* **GESTELDE OPDRACHT**
Typ alle items hieronder letterlijk over, maar laat de afbeeldingen weg.

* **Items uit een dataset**

..........

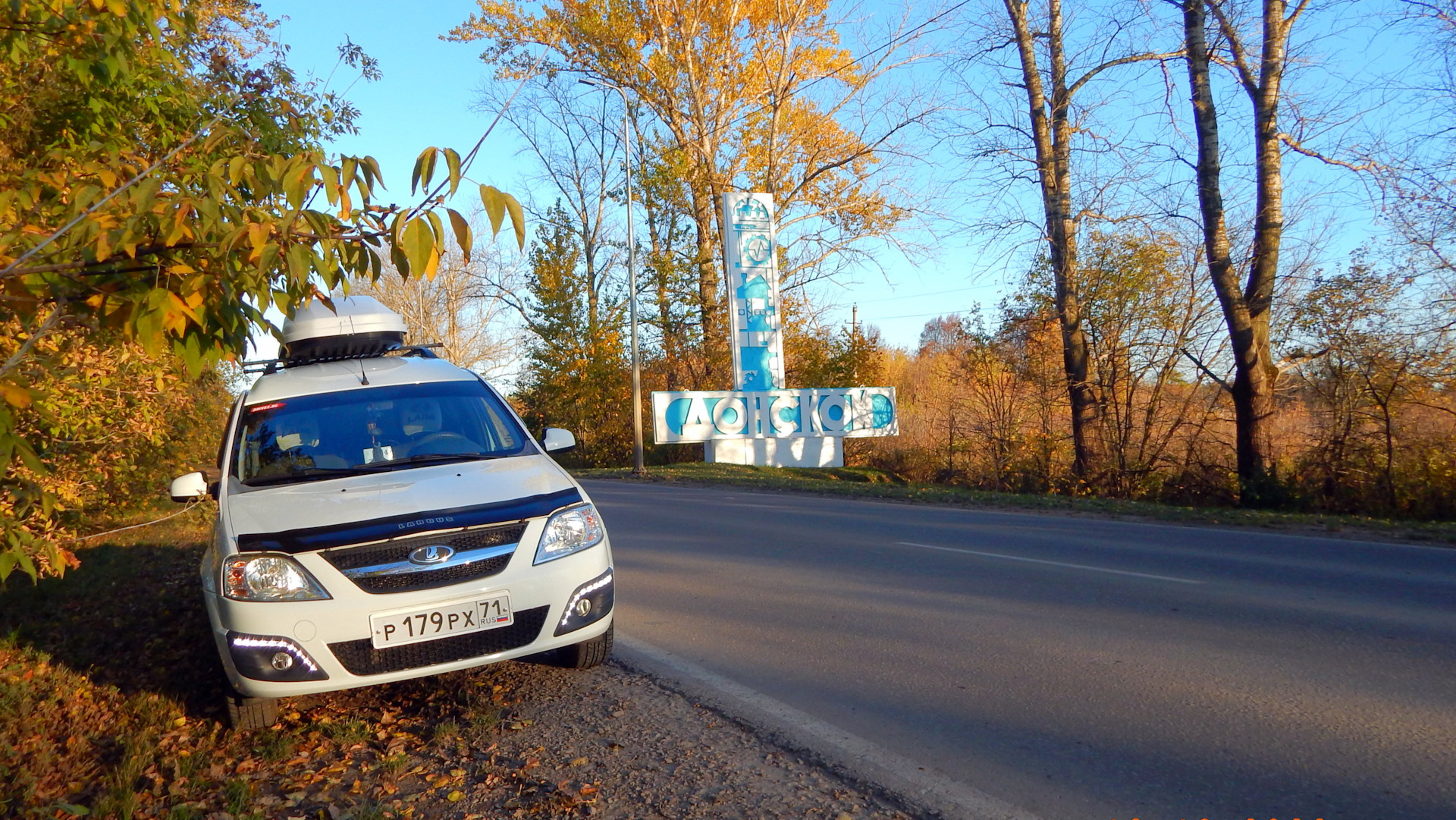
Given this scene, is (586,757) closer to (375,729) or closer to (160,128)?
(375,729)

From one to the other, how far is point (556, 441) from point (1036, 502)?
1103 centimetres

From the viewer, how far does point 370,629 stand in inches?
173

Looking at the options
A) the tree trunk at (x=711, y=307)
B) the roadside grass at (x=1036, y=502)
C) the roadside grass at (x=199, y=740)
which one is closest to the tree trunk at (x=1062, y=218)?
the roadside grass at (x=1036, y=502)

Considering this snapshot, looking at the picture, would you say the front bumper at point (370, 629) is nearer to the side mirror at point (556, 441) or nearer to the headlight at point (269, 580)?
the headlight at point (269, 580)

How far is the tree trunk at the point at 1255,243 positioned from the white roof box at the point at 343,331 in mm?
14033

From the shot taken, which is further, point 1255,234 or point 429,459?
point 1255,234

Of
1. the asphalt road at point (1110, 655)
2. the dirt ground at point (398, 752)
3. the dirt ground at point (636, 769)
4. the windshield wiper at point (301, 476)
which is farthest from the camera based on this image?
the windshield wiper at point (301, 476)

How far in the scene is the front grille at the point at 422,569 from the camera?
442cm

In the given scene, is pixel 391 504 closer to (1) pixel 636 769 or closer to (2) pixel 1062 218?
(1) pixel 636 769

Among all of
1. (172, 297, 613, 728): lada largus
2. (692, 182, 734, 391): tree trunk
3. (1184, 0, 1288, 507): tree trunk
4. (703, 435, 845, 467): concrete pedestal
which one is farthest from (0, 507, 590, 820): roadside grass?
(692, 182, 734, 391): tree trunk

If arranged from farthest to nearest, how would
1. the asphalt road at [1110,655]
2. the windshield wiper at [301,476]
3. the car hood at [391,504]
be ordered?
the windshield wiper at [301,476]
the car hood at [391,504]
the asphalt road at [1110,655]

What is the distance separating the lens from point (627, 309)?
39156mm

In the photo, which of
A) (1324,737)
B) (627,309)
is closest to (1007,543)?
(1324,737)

..........

* **SCHRIFTELIJK ANTWOORD**
Given this scene, is (586,757) closer to (375,729) or closer to (160,128)?
(375,729)

From one to the other, how far is point (556, 441) from point (1036, 502)?
1103 centimetres

From the viewer, how far does point 370,629 stand in inches?
173

Looking at the options
A) the tree trunk at (x=711, y=307)
B) the roadside grass at (x=1036, y=502)
C) the roadside grass at (x=199, y=740)
which one is closest to the tree trunk at (x=1062, y=218)?
the roadside grass at (x=1036, y=502)

Considering this snapshot, looking at the picture, would you say the front bumper at point (370, 629) is nearer to the side mirror at point (556, 441) or nearer to the headlight at point (269, 580)?
the headlight at point (269, 580)

How far is the tree trunk at the point at 1255,243 positioned from the white roof box at the point at 343,331 in mm?
14033

From the shot taken, which is further, point 1255,234 or point 429,459?
point 1255,234

Of
1. the asphalt road at point (1110, 655)
2. the dirt ground at point (398, 752)
3. the dirt ground at point (636, 769)
4. the windshield wiper at point (301, 476)
which is farthest from the camera based on this image?
the windshield wiper at point (301, 476)

How far in the scene is the front grille at the point at 422,569 from the camera?
442cm

In the given scene, is pixel 391 504 closer to (1) pixel 636 769 or closer to (2) pixel 1062 218?
(1) pixel 636 769

Among all of
1. (172, 297, 613, 728): lada largus
2. (692, 182, 734, 391): tree trunk
3. (1184, 0, 1288, 507): tree trunk
4. (703, 435, 845, 467): concrete pedestal
which one is farthest from (0, 507, 590, 820): roadside grass?
(692, 182, 734, 391): tree trunk

If arranged from farthest to nearest, how would
1. the asphalt road at [1110,655]
2. the windshield wiper at [301,476]
3. the car hood at [391,504]
be ordered?
the windshield wiper at [301,476]
the car hood at [391,504]
the asphalt road at [1110,655]

What is the distance separating the lens from point (627, 309)?
39156mm

In the photo, which of
A) (1324,737)
B) (627,309)
is closest to (1007,543)?
(1324,737)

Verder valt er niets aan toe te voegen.